Northern Arizona University’s Skydome
NAU president sees ‘possibilities in every direction’
“At Northern Arizona University, we see possibilities in every direction,” President Rita Cheng told the Arizona Board of Regents during Friday’s annual Operational and Financial Review.
During her presentation, the president highlighted the university’s many accomplishments over the last year, thanking the members of the campus community, Flagstaff and board for their contributions.
“Northern Arizona University has notable accomplishments and even bigger goals.
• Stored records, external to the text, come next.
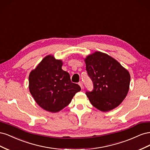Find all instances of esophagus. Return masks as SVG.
<instances>
[{"mask_svg":"<svg viewBox=\"0 0 150 150\" xmlns=\"http://www.w3.org/2000/svg\"><path fill=\"white\" fill-rule=\"evenodd\" d=\"M79 85L80 86V87L81 89H83L84 88V86H83V82H81V81H80V82L79 83Z\"/></svg>","mask_w":150,"mask_h":150,"instance_id":"34e87169","label":"esophagus"}]
</instances>
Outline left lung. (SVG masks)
<instances>
[{"mask_svg": "<svg viewBox=\"0 0 150 150\" xmlns=\"http://www.w3.org/2000/svg\"><path fill=\"white\" fill-rule=\"evenodd\" d=\"M94 89L86 96L92 105L103 112L111 111L124 100L129 89L130 74L115 59L96 51L84 59Z\"/></svg>", "mask_w": 150, "mask_h": 150, "instance_id": "left-lung-1", "label": "left lung"}]
</instances>
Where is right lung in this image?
<instances>
[{"label":"right lung","mask_w":150,"mask_h":150,"mask_svg":"<svg viewBox=\"0 0 150 150\" xmlns=\"http://www.w3.org/2000/svg\"><path fill=\"white\" fill-rule=\"evenodd\" d=\"M63 62L52 55L45 57L29 76V91L38 105L57 112L69 104L80 86L72 83L69 74L62 69Z\"/></svg>","instance_id":"1"}]
</instances>
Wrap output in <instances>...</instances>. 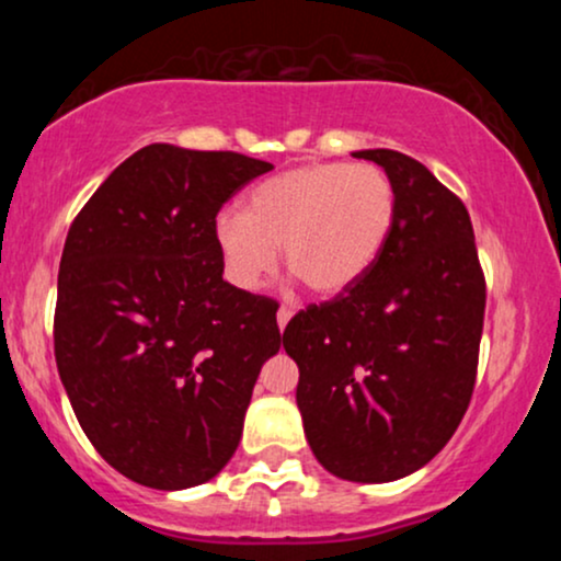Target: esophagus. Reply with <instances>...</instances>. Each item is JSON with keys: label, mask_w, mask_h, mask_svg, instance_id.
<instances>
[{"label": "esophagus", "mask_w": 561, "mask_h": 561, "mask_svg": "<svg viewBox=\"0 0 561 561\" xmlns=\"http://www.w3.org/2000/svg\"><path fill=\"white\" fill-rule=\"evenodd\" d=\"M289 319H293V308L279 306V311H276V324H279L282 332H285V327H287Z\"/></svg>", "instance_id": "esophagus-1"}]
</instances>
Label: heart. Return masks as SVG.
I'll return each instance as SVG.
<instances>
[{
	"instance_id": "1",
	"label": "heart",
	"mask_w": 561,
	"mask_h": 561,
	"mask_svg": "<svg viewBox=\"0 0 561 561\" xmlns=\"http://www.w3.org/2000/svg\"><path fill=\"white\" fill-rule=\"evenodd\" d=\"M396 221V190L371 163H308L250 192L244 214L221 210L214 240L234 287L259 289L279 261L313 293L337 295L375 266Z\"/></svg>"
}]
</instances>
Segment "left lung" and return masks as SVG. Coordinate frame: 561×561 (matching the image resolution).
<instances>
[{
  "mask_svg": "<svg viewBox=\"0 0 561 561\" xmlns=\"http://www.w3.org/2000/svg\"><path fill=\"white\" fill-rule=\"evenodd\" d=\"M396 190V221L353 287L289 319L308 446L334 478L392 482L443 450L465 416L485 313L474 231L420 160L358 150Z\"/></svg>",
  "mask_w": 561,
  "mask_h": 561,
  "instance_id": "left-lung-1",
  "label": "left lung"
}]
</instances>
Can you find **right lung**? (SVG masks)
<instances>
[{
	"label": "right lung",
	"mask_w": 561,
	"mask_h": 561,
	"mask_svg": "<svg viewBox=\"0 0 561 561\" xmlns=\"http://www.w3.org/2000/svg\"><path fill=\"white\" fill-rule=\"evenodd\" d=\"M240 152L147 145L76 216L57 274L55 362L96 454L128 480L184 491L242 437L276 302L224 279L221 205L272 171Z\"/></svg>",
	"instance_id": "add662e5"
}]
</instances>
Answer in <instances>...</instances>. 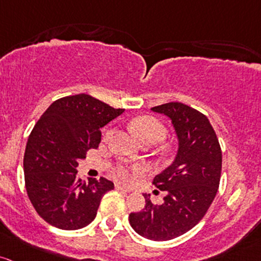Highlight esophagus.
Listing matches in <instances>:
<instances>
[{"label":"esophagus","mask_w":261,"mask_h":261,"mask_svg":"<svg viewBox=\"0 0 261 261\" xmlns=\"http://www.w3.org/2000/svg\"><path fill=\"white\" fill-rule=\"evenodd\" d=\"M115 188H116V190H119V191L126 192V193H130V192H131V190H128V188H126V187H122V186H120V185H115Z\"/></svg>","instance_id":"34e87169"}]
</instances>
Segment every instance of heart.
Listing matches in <instances>:
<instances>
[{
  "instance_id": "obj_1",
  "label": "heart",
  "mask_w": 261,
  "mask_h": 261,
  "mask_svg": "<svg viewBox=\"0 0 261 261\" xmlns=\"http://www.w3.org/2000/svg\"><path fill=\"white\" fill-rule=\"evenodd\" d=\"M131 128L141 142H159L166 136V127L153 116L136 117L131 121ZM141 173L142 168L140 167H127V166L119 165L114 168V176L124 182L135 181L136 177Z\"/></svg>"
}]
</instances>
We have unique services that attract the best and the brightest, and discoveries that have—and will continue to—change the world around us,” Cheng said.
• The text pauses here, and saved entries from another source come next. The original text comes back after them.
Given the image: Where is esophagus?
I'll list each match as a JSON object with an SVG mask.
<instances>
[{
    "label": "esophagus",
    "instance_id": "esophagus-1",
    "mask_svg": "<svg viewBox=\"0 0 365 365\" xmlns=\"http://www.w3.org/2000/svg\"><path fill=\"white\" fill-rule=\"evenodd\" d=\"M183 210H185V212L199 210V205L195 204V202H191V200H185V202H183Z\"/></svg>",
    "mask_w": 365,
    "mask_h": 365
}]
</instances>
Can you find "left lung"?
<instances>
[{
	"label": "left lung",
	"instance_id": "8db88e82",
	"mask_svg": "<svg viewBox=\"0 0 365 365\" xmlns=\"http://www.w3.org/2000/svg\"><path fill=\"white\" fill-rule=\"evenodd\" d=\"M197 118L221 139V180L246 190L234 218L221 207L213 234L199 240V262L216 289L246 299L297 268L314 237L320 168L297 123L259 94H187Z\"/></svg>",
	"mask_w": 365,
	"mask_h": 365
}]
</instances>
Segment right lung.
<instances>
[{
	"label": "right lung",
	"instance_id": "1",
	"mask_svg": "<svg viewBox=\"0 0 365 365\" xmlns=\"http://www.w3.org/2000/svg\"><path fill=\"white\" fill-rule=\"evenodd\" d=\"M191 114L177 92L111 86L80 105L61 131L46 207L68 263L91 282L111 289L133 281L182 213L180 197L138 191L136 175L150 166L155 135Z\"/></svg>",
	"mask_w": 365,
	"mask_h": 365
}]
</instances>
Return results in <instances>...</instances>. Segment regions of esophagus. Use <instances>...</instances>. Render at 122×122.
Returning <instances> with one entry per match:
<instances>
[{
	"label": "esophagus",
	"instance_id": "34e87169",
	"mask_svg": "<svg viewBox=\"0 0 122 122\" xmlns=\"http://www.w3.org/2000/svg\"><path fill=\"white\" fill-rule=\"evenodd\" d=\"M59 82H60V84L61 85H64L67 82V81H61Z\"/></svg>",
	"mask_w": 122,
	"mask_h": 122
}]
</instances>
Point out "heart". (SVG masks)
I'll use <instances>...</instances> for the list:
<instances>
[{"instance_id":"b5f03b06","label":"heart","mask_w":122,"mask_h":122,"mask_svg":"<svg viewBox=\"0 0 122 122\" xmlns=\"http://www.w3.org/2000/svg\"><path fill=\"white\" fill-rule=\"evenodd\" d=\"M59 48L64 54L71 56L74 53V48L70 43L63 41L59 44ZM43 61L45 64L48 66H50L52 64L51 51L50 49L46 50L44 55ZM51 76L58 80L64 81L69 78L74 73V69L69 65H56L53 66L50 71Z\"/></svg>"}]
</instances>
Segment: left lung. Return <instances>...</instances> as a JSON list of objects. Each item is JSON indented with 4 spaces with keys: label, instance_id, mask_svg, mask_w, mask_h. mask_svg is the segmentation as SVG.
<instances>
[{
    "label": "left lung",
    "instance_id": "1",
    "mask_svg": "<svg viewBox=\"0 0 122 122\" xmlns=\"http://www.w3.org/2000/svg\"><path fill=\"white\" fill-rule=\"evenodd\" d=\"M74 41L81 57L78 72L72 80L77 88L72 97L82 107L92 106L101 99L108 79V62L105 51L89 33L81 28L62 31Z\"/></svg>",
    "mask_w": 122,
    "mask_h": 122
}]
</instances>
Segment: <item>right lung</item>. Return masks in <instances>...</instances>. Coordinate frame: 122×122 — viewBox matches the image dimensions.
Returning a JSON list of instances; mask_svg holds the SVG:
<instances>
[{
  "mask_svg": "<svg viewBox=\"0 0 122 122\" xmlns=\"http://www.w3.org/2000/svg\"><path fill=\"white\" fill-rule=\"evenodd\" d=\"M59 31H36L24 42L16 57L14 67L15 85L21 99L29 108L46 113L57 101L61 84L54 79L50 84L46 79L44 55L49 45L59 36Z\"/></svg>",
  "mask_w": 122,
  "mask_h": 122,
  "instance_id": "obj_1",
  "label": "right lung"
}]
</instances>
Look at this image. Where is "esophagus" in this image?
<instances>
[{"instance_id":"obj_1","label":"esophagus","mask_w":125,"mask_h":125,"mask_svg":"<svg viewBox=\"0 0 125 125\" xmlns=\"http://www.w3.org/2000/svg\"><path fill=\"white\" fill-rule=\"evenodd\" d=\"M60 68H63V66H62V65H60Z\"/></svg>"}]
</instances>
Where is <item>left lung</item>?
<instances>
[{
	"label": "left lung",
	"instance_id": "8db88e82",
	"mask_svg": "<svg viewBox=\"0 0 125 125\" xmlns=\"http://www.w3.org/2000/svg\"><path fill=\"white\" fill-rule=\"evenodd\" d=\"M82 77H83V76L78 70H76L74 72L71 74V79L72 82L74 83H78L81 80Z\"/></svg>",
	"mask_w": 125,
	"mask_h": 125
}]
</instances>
The president also shared an update on this year’s record-breaking enrollment growth, and how incoming students are increasingly diverse and reflective of the many faces of Arizona. She noted that NAU is leading the way in educating students from every corner of Arizona.
She stressed the importance of economic development, and provided insights into changes in the NAU organizational infrastructure that allow for more efficient operations that lead to stronger service and even more valuable connections to students.
She further congratulated everyone on the successful completion of the university’s first comprehensive campaign, which raised more than $103 million in philanthropic support for student support and critical priorities.
Strong relationships with Native American partners are vital to NAU, and the president pointed to NAU’s distinction as the university of choice for students from 122 Native American nations. “Status quo is not enough–we seek to be the nation’s leading university serving Native Americans,” Cheng offered.
While NAU has long been known as a leader in research areas important to this region, President Cheng highlighted NAU’s changes toward a more dynamic research agenda.
“More than ever, NAU is committed to expanding the boundaries of knowledge to improve lives,” Cheng stated. NAU is investing in world-renowned research faculty, moving the university’s ongoing discoveries into a higher level of attention, recognition and potential.
Cheng shared information on how the university is working to meet workforce development needs in a changing economy. The university launched the new School of Informatics, Computing and Cyber Security and is planning to evolve the Honors Program into an Honors College next year. There are also plans to launch several new degree programs through Personalized Learning, the university’s online subscription program that has gained national attention as a premier competency-based learning model focused on student needs.
“These accomplishments demonstrate our commitment to our students, our community and each other. They show that we welcome every challenge that moves the needle on the dial of knowledge,” noted Cheng.
She also recognized NAU as an economic engine with broad impact that extends beyond the Flagstaff campus. She referenced NAU’s efforts in healthcare as one example.
“Independent living after injuries make jobs in physical and occupational therapy in high demand, and NAU is the only public university in Arizona educating professionals in these increasingly important fields,” Cheng said.
While there are challenges ahead, President Cheng encouraged collaboration and partnership to support a “smart growth” strategy that supports enrollment goals around the state. She further reinforced the need to maintain the Pledge program to ensure consistent tuition rates, and stressed the important need for investments in infrastructure and space.
“Though we diligently continue to be as efficient as possible and stretch to meet our goals, our list of needs extends beyond our resources. Partnerships are more critical than ever, and we continue to build new and existing cooperation. But basic infrastructure and foundational issues must be addressed,” Cheng told the Regents.
Cheng closed her presentation by reminding the board that NAU is agile, strong and ready to adapt as the university comes of age at a critical time in the history of American higher education experience. “There are possibilities in every direction, and exciting opportunities for our future,” Cheng said. “We will pursue them with the optimism of our potential and the wisdom of past experience.”